» **Trabalho pedido**:
**a.** Diga se cada afirmação abaixo está de acordo com o texto sobre os comunistas e o movimento sindical português. Responda sim ou não e cite as palavras exatas do texto que decidem cada caso.
(i) O PCP foi fundado em 1921 por militantes que vinham quase todos do sindicalismo revolucionário.
(ii) Tal como nos restantes países da Europa, o PCP formou-se a partir de uma cisão num partido social-democrata.
(iii) A primeira reunião da comissão organizadora do PCP realizou-se na sede do Sindicato dos Escritórios.
**b.** Prossiga o texto sobre os comunistas e o movimento sindical português a partir da sua última frase.

Contributos dos comunistas para a construção do movimento sindical português
EVOCAÇÃO Desde a sua fundação, há quase cem anos, que o PCP é a força política mais destacada na construção, desenvolvimento e organização do movimento sindical português.
O PCP nasceu dos sectores mais combativos do movimento sindical português
Em 1919, o operariado olhava para Revolução de Outubro com expectativa e esperança. Um conjunto de sindicalistas revolucionários cria, neste ano, a Federação Maximalista e o seu jornal Bandeira Vermelha, onde defendem a revolução e divulgam as ideias vindas de Leste.
A precursora iniciativa, com raízes sindicais, traduziu-se, ao contrário do que aconteceu nos restantes países da Europa (onde os partidos comunistas se constituíram a partir de cisões nos partidos sociais-democratas), na fundação do PCP em 1921, por militantes quase todos oriundos das fileiras do sindicalismo revolucionário. Esta originalidade não terá deixado de se fazer sentir numa cultura política que, ao longo do tempo, tem dado especial atenção à organização e acção do movimento sindical.
A primeira reunião da comissão organizadora do PCP realizou-se na sede do Sindicato dos Caixeiros de Lisboa e a que aprovou as suas bases orgânicas provisórias no Sindicato dos Escritórios.

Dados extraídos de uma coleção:
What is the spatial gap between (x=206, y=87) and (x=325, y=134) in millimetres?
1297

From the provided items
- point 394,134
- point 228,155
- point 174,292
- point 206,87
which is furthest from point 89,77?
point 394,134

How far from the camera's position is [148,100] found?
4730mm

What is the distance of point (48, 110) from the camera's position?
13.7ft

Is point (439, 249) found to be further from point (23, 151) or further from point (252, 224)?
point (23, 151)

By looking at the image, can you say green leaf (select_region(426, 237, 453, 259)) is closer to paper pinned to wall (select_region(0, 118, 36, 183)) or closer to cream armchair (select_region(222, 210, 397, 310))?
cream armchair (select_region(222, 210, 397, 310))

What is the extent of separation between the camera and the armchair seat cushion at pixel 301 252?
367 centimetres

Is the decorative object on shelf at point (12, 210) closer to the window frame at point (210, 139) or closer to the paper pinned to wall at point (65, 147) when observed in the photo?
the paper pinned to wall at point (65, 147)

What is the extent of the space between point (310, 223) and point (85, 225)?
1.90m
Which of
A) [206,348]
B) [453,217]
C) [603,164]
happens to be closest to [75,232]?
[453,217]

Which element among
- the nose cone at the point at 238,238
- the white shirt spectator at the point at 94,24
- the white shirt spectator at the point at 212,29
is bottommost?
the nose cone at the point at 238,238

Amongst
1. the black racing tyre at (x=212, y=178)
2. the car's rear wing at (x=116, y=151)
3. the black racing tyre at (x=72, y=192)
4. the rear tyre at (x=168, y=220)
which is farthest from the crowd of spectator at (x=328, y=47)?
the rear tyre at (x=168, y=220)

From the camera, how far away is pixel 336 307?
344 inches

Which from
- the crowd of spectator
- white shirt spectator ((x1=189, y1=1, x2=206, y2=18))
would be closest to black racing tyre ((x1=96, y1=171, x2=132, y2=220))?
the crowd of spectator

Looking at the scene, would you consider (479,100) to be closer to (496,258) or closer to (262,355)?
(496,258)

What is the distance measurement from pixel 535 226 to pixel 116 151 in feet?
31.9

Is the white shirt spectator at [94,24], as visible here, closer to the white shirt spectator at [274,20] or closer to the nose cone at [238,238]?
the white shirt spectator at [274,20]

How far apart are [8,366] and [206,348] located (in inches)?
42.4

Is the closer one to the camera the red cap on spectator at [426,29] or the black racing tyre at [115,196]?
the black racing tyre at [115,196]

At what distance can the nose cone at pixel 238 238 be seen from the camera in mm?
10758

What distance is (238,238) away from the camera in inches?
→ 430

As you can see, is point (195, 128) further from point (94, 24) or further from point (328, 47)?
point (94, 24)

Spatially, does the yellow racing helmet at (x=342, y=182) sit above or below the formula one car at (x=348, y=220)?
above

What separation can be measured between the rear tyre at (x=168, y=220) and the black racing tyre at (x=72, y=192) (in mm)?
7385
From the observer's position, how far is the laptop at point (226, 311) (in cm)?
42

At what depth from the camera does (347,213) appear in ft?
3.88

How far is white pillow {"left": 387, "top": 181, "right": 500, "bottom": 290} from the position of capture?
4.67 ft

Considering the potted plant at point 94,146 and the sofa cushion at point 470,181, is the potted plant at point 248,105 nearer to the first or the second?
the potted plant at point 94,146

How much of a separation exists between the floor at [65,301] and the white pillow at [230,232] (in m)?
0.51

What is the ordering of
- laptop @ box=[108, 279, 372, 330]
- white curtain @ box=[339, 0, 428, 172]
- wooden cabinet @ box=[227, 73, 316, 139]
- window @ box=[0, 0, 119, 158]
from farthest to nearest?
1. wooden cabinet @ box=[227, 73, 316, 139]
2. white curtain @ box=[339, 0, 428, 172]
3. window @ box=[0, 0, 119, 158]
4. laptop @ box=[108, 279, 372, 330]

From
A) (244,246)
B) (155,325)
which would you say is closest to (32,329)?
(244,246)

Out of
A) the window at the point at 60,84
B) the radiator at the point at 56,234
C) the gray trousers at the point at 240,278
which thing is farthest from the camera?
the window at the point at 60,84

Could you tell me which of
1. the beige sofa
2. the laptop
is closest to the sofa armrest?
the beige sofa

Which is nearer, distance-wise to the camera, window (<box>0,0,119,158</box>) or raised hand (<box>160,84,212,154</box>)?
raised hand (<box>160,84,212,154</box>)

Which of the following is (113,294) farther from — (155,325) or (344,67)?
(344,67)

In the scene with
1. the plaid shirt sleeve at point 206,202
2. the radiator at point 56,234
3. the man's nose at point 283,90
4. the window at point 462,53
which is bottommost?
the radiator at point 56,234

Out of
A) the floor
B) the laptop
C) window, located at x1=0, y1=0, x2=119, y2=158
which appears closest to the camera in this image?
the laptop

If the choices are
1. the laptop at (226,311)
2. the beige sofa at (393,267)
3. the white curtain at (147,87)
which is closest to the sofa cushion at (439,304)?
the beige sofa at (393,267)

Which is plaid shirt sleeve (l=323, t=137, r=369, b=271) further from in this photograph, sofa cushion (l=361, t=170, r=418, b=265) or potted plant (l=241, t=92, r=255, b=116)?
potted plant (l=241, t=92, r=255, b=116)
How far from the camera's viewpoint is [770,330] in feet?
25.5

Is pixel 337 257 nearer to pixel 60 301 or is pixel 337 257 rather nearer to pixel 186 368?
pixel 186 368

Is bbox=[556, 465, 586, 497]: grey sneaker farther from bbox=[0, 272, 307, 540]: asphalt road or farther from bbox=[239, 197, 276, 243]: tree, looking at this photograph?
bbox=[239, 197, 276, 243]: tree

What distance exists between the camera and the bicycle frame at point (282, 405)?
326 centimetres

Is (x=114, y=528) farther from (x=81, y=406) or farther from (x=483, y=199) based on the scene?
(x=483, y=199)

» **Respostas escritas**:
**a.**
(i) Sim: «na fundação do PCP em 1921, por militantes quase todos oriundos das fileiras do sindicalismo revolucionário».
(ii) Não: «ao contrário do que aconteceu nos restantes países da Europa (onde os partidos comunistas se constituíram a partir de cisões nos partidos sociais-democratas)».
(iii) Não: «A primeira reunião da comissão organizadora do PCP realizou-se na sede do Sindicato dos Caixeiros de Lisboa».

**b.**
Na década de 1920 coexistem na CGT correntes político-ideológicas revolucionárias, anarquistas e os comunistas em formação. A partir da criação da III Internacional, em 1919, os defensores da Revolução de Outubro vão ganhando influência nos sindicatos. Após o aparecimento do PCP e da Internacional Sindical Vermelha (ISV), em 1921, surgem núcleos de comunistas nos sindicatos. Entre os activistas operários cresce a percepção das diferenças ideológicas e das práticas entre o marxismo-leninismo e o anarquismo e também as divergências e a conflitualidade. A resistência operária ao golpe fascista de 1926 foi fraca.
Reorganização política e sindical
A reorganização do PCP em 1929 impulsionou uma reorganização do movimento sindical, cujos resultados de maior êxito foram a formação de uma federação unitária dos transportes marítimos e terrestres, do forte sindicato dos operários vidreiros, com sede na Marinha Grande.
A 6 de Março de 1930, um grupo de sindicatos recusa-se a integrar os primeiros organismos de natureza corporativa criados por Salazar, as comissões tripartidas para conciliar a conflitualidade gerada com as lutas pelo cumprimento da lei das oito horas de trabalho, de 1919. Numa assembleia realizada no Sindicato do Arsenal da Marinha é formalizada a CIS-Comissão Inter-sindical.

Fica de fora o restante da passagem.